> _Page text_:
· · · · ·

We’ve got, again, going back to Kuiper, that all things belong to God. Kuiper famously had that saying that there’s not one thumbs width or not one square inch of all of creation over which Christ, who was sovereign overall, does not declare mine. So we wanted to take all those spheres of life and devote a chapter to them. And John, even though when I look back at the book, it’s hard for me to tell which pages he wrote and which pages I wrote because we edited each other’s pages pretty deeply.
(15:17):
The basic format was that John provided a lot of the theological and philosophical underpinnings for each chapter, and I provided the stories for each chapter, but based on the reporting and journalism that I’ve been doing for many, many years. But like I say, I think we both kind of contributed to each other’s section so that by the end of it, it’s kind of hard to tell the difference even for me.
Dr. Jeff Myers (15:37):
Well, you’re a great writer and John’s a great writer. He’s a great editor. I think I look back at my books, Understanding the Times, Understanding the Faith, Understanding the Culture. Those books would not be what they are if John had not gone through them line by line and really helped me, helped bring them to life.
Warren Smith (15:55):
Well, that was certainly true of my experience with John as well. There was a great collaboration. I don’t think we had, I’ve co-written books with lots of, I wouldn’t say lots of people, but four or five people, including Marvin Alaski and people you know, Jeff. I don’t think there was one crossword between John and me during that whole process, which is not always the case because when you write something, it comes out of your heart, your soul, your life experience, and sometimes it’s tough to let go of it. But it was a really great experience for me at least.
Dr. Jeff Myers (16:24):
Are there particular stories that emerged from not just the stories you told in Restoring All Things, but as a journalist, stories that you have told that stick with you, that are in your heart and in your mind that you regularly think about, that demonstrate this principle of restoration?
Warren Smith (16:46):
Well, there are a lot of stories that are in the book. In fact, I think we did a count at some point and discovered that there are about 70 stories that, sometimes the stories are only a paragraph for too long, but sometimes they go on for a number of pages. I think, Jeff, to answer your question would be one that is very personal with me. It’s the story that’s at the very end of the book.
In fact, the only parts of the book that John and I each wrote separately, and we didn’t kind of submit to the other for editing, was right at the end of the book. I wrote a little personal story and John wrote a personal story. And we wanted to let the reader know that this idea of restoring all things and some of the principles that we were talking about in the book were also a real part of our lives as well.
(17:37):
And the story that I tell is actually a story of my father. My father is a Korean War veteran. He’s still alive, 91 years old. In fact, I saw him yesterday, took him to a doctor’s appointment yesterday in Atlanta, but he fought in some of the worst battles in Korea, Heartbreak Ridge, the Punchbowl, some of the really, they call them the hill battles of Korea. They were some of the worst battles in Korea.
And one day he was in a very forward position and he saw a guy in a Jeep over a period of several hours winding his way up in very exposed terrain to get to my dad, to get to where he was and where my dad was. And every once in a while, the North Koreans or the Chinese would lob a mortar shell to try to hit the only moving thing that they could see on this mountainside, but they missed him and the guy kept coming, kept coming.

· · · · ·

> _Dataset section_:

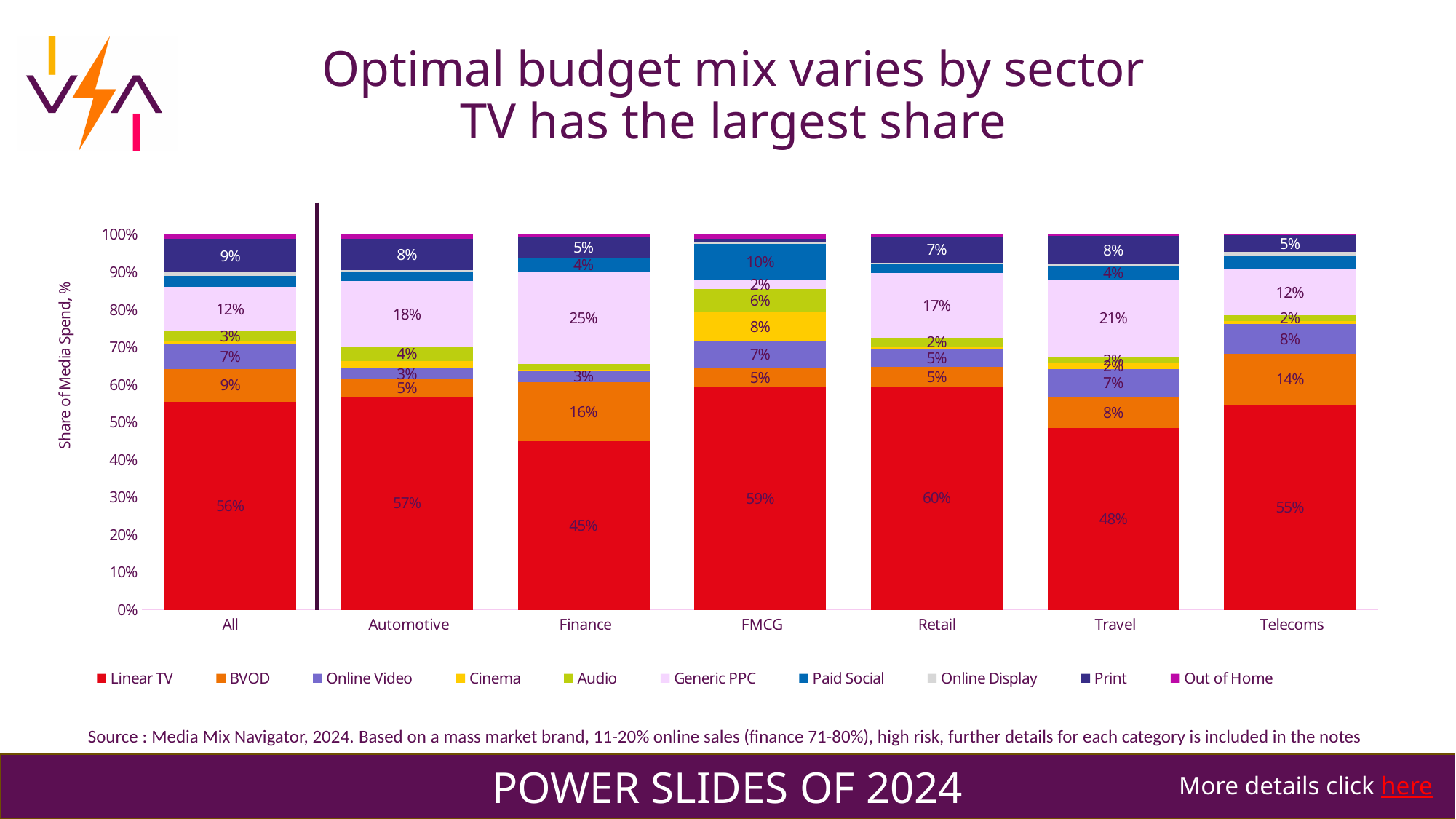
How many sectors (categories) are shown on the x axis? 7 How many media channels does the legend list? 10 What is the Paid Social share of media spend for FMCG? 10% What is the Generic PPC share of media spend for Travel? 21% What kind of chart is shown on the slide? Stacked bar chart How many percentage points higher is the Generic PPC share for Finance than for All? 13 percentage points Which has a larger BVOD share of media spend, Finance or Automotive? Finance What is the Linear TV share of media spend for Finance? 45% Which sector has the highest Linear TV share of media spend? Retail Which sector has the lowest Linear TV share of media spend? Finance Is the Linear TV share for Travel greater or less than 50%? less What is the BVOD share of media spend for Telecoms? 14%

· · · · ·

> _What you need to do_: Continue the interview transcript above about the book Restoring All Things, picking up right after its final sentence.

> _Answer to the exercise_:
(18:27):
And when he finally got to him, my dad realized because he introduced himself, he was a salvation army chaplain and he just was saying, “Hey, I just want to come and give you guys a word of encouragement and ask if there’s anything I can do for you.” And gave him some paper and pen and offered even to write letters or to send letters back. And my dad had had a very, very negative experience with the church in his early life, and I won’t bore you with those details. I mentioned it a little bit in the book. And that experience with that Salvation Army chaplain, Jeff, was what Greg Koukl would call the pebble in my dad’s shoe.
(19:07):
In the book Tactics, some of our listeners, I know you know it, talk about sometimes you can’t really bring somebody in one short interaction to salvation, but you can put a pebble in their shoe. You can make it so that the gospel is something that they can no longer ignore or dismiss. And that Salvation Army chaplain’s courage and perseverance to come across that exposed ridgeline to minister to my dad was the pebble in my dad’s shoe.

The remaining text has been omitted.